■ EXTRACTED RECORDS:

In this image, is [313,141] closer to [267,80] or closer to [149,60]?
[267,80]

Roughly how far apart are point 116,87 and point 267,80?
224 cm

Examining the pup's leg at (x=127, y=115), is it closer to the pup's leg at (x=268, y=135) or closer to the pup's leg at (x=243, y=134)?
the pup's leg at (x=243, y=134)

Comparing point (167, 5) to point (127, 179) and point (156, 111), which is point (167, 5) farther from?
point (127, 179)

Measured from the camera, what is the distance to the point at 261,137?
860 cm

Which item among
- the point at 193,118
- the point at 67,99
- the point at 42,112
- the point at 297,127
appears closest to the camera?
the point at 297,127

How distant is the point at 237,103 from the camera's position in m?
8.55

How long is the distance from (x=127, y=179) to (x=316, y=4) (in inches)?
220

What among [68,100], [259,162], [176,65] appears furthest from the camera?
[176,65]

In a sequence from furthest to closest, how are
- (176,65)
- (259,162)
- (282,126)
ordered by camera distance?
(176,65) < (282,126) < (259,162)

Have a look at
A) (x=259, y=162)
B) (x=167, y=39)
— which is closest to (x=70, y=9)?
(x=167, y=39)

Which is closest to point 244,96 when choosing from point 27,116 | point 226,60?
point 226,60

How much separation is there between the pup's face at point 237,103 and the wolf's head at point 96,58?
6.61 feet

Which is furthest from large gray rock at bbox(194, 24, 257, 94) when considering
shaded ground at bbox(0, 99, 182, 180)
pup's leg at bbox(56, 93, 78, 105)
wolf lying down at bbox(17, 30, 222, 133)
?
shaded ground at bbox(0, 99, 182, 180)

■ WHAT THE EXERCISE ASKS: Copy the items exactly as they appear, starting with the line containing "Roughly how far" and continuing through the end of the items.

■ RESPONSE FOR THIS EXERCISE:
Roughly how far apart are point 116,87 and point 267,80?
224 cm

Examining the pup's leg at (x=127, y=115), is it closer to the pup's leg at (x=268, y=135) or closer to the pup's leg at (x=243, y=134)?
the pup's leg at (x=243, y=134)

Comparing point (167, 5) to point (127, 179) and point (156, 111), which is point (167, 5) farther from?
point (127, 179)

Measured from the camera, what is the distance to the point at 261,137?
860 cm

Which item among
- the point at 193,118
- the point at 67,99
- the point at 42,112
- the point at 297,127
appears closest to the camera?
the point at 297,127

How distant is the point at 237,103 from the camera's position in m?
8.55

How long is the distance from (x=127, y=179) to (x=316, y=4) (in inches)?
220

What among [68,100], [259,162], [176,65] appears furthest from the camera?
[176,65]

In a sequence from furthest to closest, how are
- (176,65)
- (259,162)
- (282,126)
ordered by camera distance?
(176,65) < (282,126) < (259,162)

Have a look at
A) (x=259, y=162)
B) (x=167, y=39)
— which is closest to (x=70, y=9)?
(x=167, y=39)

Which is closest to point 244,96 when choosing from point 27,116 | point 226,60?
point 226,60

How much separation is there between the pup's face at point 237,103 and the wolf's head at point 96,58?
6.61 feet

Which is furthest from large gray rock at bbox(194, 24, 257, 94) when considering
shaded ground at bbox(0, 99, 182, 180)
pup's leg at bbox(56, 93, 78, 105)
wolf lying down at bbox(17, 30, 222, 133)
?
shaded ground at bbox(0, 99, 182, 180)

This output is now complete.